Repository files navigation

Rhasspy Speech

logo

Port of the speech-to-text system from Rhasspy. This uses Kaldi under the hood to recognize sentences from a set of pre-defined templates.

For example, the template:

sentences:
  - turn (on|off) [the] light

will allow rhasspy-speech to recognize the sentences:

  • turn on light
  • turn off light
  • turn on the light
  • turn off the light

Supported Languages

Pre-built models and derived from the corresponding voice2json models.

  • Czech, Czech Republic
  • German, Germany
  • English, United States
  • Spanish, Spain
  • French, France
  • Italian, Italy
  • Dutch, Netherlands
  • Russian, Russia

Tools and Dependencies

Pre-built tools must be downloaded for rhasspy-speech to work.

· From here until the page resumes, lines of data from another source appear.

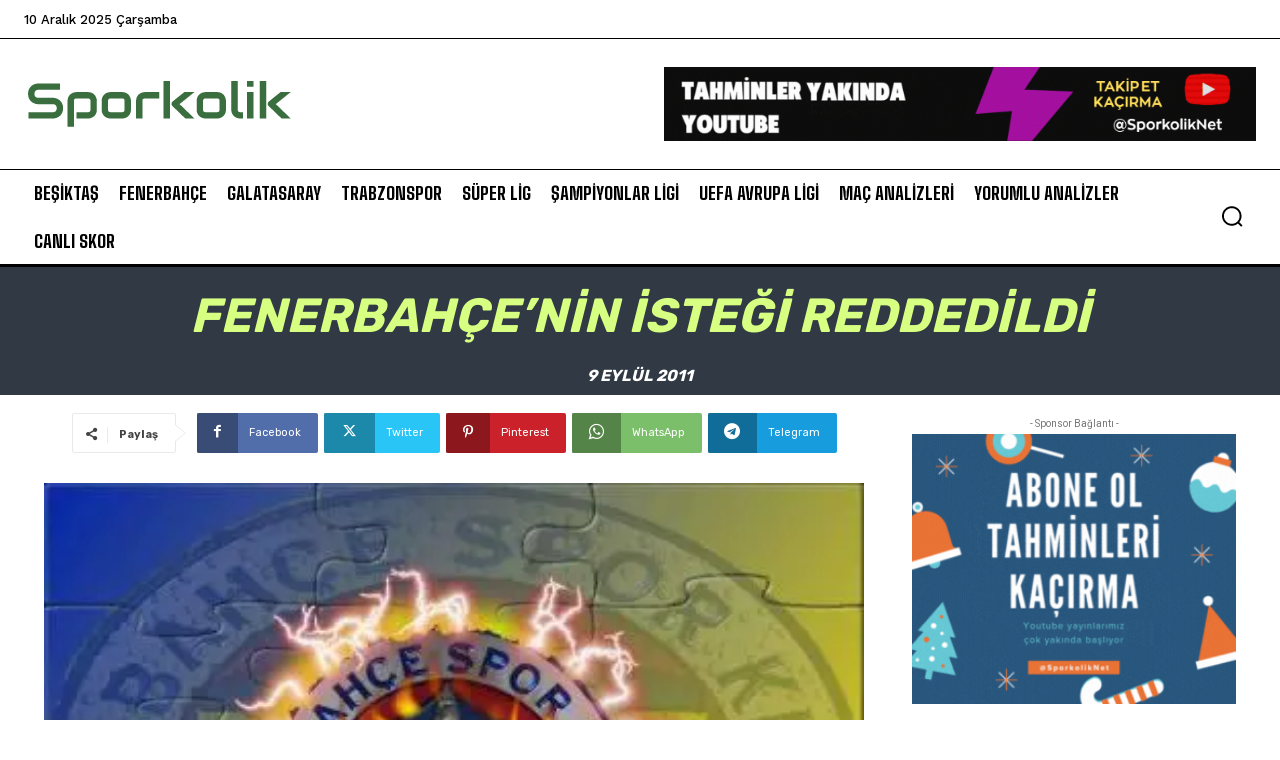

--- FILE ---
content_type: text/html; charset=utf-8
request_url: https://www.google.com/recaptcha/api2/aframe
body_size: 260
content:
<!DOCTYPE HTML><html><head><meta http-equiv="content-type" content="text/html; charset=UTF-8"></head><body><script nonce="ps_jOTLGXp_wkJD4GCgUMA">/** Anti-fraud and anti-abuse applications only. See google.com/recaptcha */ try{var clients={'sodar':'https://pagead2.googlesyndication.com/pagead/sodar?'};window.addEventListener("message",function(a){try{if(a.source===window.parent){var b=JSON.parse(a.data);var c=clients[b['id']];if(c){var d=document.createElement('img');d.src=c+b['params']+'&rc='+(localStorage.getItem("rc::a")?sessionStorage.getItem("rc::b"):"");window.document.body.appendChild(d);sessionStorage.setItem("rc::e",parseInt(sessionStorage.getItem("rc::e")||0)+1);localStorage.setItem("rc::h",'1765446514785');}}}catch(b){}});window.parent.postMessage("_grecaptcha_ready", "*");}catch(b){}</script></body></html>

This includes:

See the build_* scripts in script/ for how these tools are built. See the Dockerfile and script/build_docker.sh for how they are packaged.

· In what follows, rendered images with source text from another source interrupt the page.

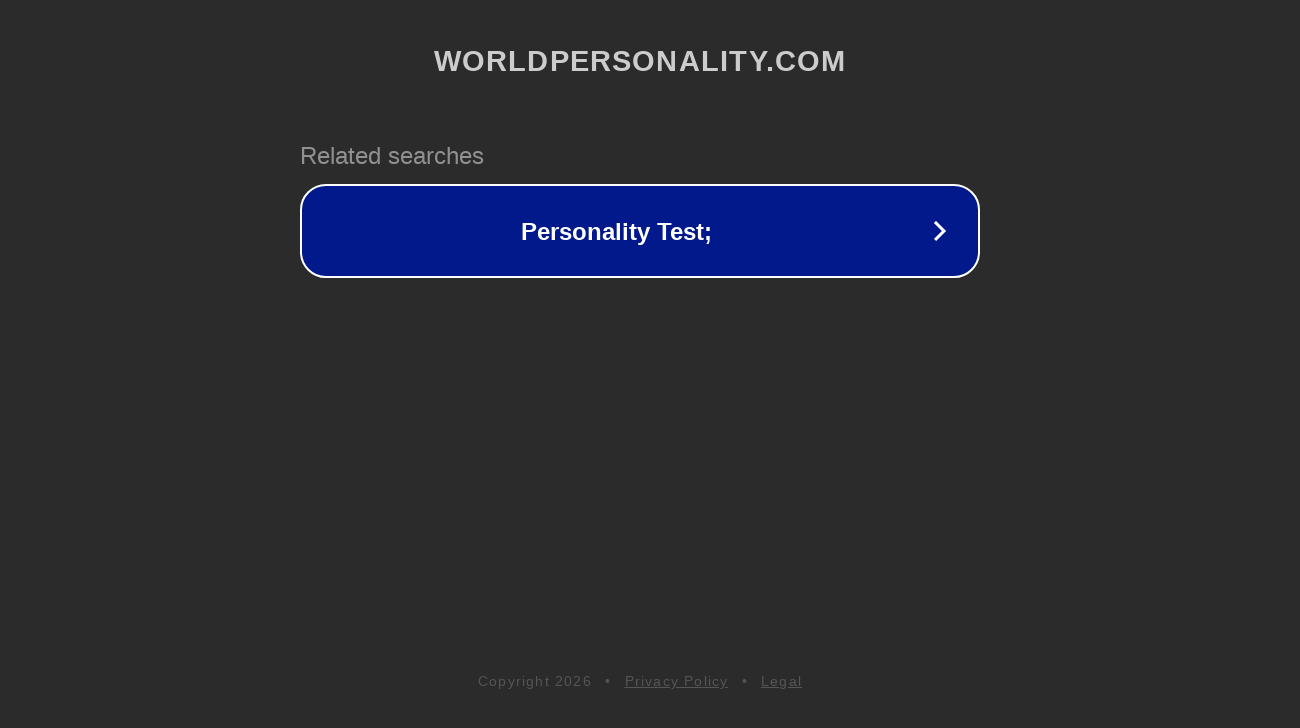

--- FILE ---
content_type: text/html; charset=utf-8
request_url: http://ww25.worldpersonality.com/ennagram_test.html?subid1=20231204-1159-0667-a746-bb8fd34b2bf6
body_size: 1218
content:
<!doctype html>
<html data-adblockkey="MFwwDQYJKoZIhvcNAQEBBQADSwAwSAJBANDrp2lz7AOmADaN8tA50LsWcjLFyQFcb/P2Txc58oYOeILb3vBw7J6f4pamkAQVSQuqYsKx3YzdUHCvbVZvFUsCAwEAAQ==_dIzXZRJjjctpgckH0ik0fJOzKZVVzyLA1BojeQY9ohH8CnB8F7JkSqETfC31equbC3GxP+i84od14cVnFWtSvA==" lang="en" style="background: #2B2B2B;">
<head>
    <meta charset="utf-8">
    <meta name="viewport" content="width=device-width, initial-scale=1">
    <link rel="icon" href="[data-uri]">
    <link rel="preconnect" href="https://www.google.com" crossorigin>
</head>
<body>
<div id="target" style="opacity: 0"></div>
<script>window.park = "[base64]";</script>
<script src="/byiMXnCxY.js"></script>
</body>
</html>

You must also have the following system packages installed at runtime:

  • libopenblas0
  • libencode-perl

Handling Out of Vocabulary

rhasspy-speech generates two different Kaldi models from the sentence templates: one with a rigid grammar that only accepts the possible sentences, and another with a language model that allows new sentences to be made from the existing words.

Using both the grammar and language model, it's possible to robustly reject sentences outside of the templates. After transcripts are returned from both models, they can be compared to decide whether to accept or reject the grammar transcript.